This exercise illustrates Python/AWS application that reads hit-level data files as input and helps us understand revenue sources for their products with respect to a search engine and search keywords. This application runs and creates infrastructure with AWS Cloudformation and uses event-driven serverless computing Lambda function and Glue Job Services to process input file and give output with a revenue source for their products.
- AWS CLI - Require to perform operations using local machine.
- AWS S3 bucket - Need to store files in zip format to load in Lambda function and Glue job.
deployment_template.yml - AWS CloudFormation template to provision infrastructure as a code to run this application (Create IAM roles, S3 buckets (input and output) , Glue ETL Job, Lambda event based Function, and Permission to access lambda and glue).
src/app.py - Python code to process AWS Glue job.

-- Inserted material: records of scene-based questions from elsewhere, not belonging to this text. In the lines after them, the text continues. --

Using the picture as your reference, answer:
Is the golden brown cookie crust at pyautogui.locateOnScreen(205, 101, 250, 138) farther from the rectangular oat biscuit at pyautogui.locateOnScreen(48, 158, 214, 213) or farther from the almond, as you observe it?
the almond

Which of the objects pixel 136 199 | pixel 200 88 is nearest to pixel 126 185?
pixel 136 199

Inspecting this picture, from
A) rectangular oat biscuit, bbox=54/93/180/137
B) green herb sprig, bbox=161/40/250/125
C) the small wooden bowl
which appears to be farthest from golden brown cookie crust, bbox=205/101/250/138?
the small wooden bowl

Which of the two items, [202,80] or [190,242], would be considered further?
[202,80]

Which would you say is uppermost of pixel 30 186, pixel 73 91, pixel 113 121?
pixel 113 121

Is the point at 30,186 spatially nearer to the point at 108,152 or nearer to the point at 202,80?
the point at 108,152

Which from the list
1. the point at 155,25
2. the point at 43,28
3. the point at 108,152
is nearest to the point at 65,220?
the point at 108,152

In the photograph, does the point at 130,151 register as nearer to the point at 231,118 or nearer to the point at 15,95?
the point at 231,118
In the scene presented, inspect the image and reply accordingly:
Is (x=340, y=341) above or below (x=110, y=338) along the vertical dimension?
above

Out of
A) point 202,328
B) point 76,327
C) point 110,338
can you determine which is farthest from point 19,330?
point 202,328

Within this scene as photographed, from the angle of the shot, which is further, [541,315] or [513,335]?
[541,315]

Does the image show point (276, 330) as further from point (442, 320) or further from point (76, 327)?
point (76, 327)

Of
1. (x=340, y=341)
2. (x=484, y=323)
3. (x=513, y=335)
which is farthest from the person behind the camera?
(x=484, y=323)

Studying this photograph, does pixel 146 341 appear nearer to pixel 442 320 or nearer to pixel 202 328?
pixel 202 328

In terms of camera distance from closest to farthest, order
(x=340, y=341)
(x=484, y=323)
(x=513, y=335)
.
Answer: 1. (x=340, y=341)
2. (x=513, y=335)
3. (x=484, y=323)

src/requirements.txt - Dependencies to run ETL/AWS Glue job.
lambda_function.py - Python code (lambda function) to trigger ETL (AWS glue job).
lambda.zip - Compressed ZIP file containing lambda function.
- Git clone the repository
https://github.com/SourabhShrivas/Data_Engineering_Coding_Exercise
- Upload the lambda function to an S3 bucket
aws s3 cp lambda.zip s3://s3-adobe-repository/
- Upload the ETL (Glue Job app.py on application repository S3 bucket - (s3-adobe-repository)
aws s3 cp src/app.py s3://s3-adobe-repository/etl/app.py
- Trigger the cloudformation stack with deployment_template.yml template file.
aws cloudformation deploy --template-file deployment_template.yml --stack-name infrastructure --capabilities CAPABILITY_NAMED_IAM
- Run the process by uploading the input file in the Input S3 bucket (inputs3bucket-adobe).
aws s3 cp /Users/soura/Downloads/data.tsv s3://inputs3bucket-adobe/
- Monitor jobs -
6.1 - AWS Lambda > ColudWatch > Log Groups
6.2 - AWS Glue Job > AWS Glue Studio > Monitoring \
Download the output from S3 bucket (outputs3bucket-adobe) and then empty input and output buckets and than delete the cloudFormation stack.
- Empty all the s3 bucket creted by cloudformation infrastructure as code.
aws s3 rm s3://inputs3bucket-adobe --recursive
aws s3 rm s3://outputs3bucket-adobe --recursive
- Deleting the stack
aws cloudformation delete-stack --stack-name infrastructure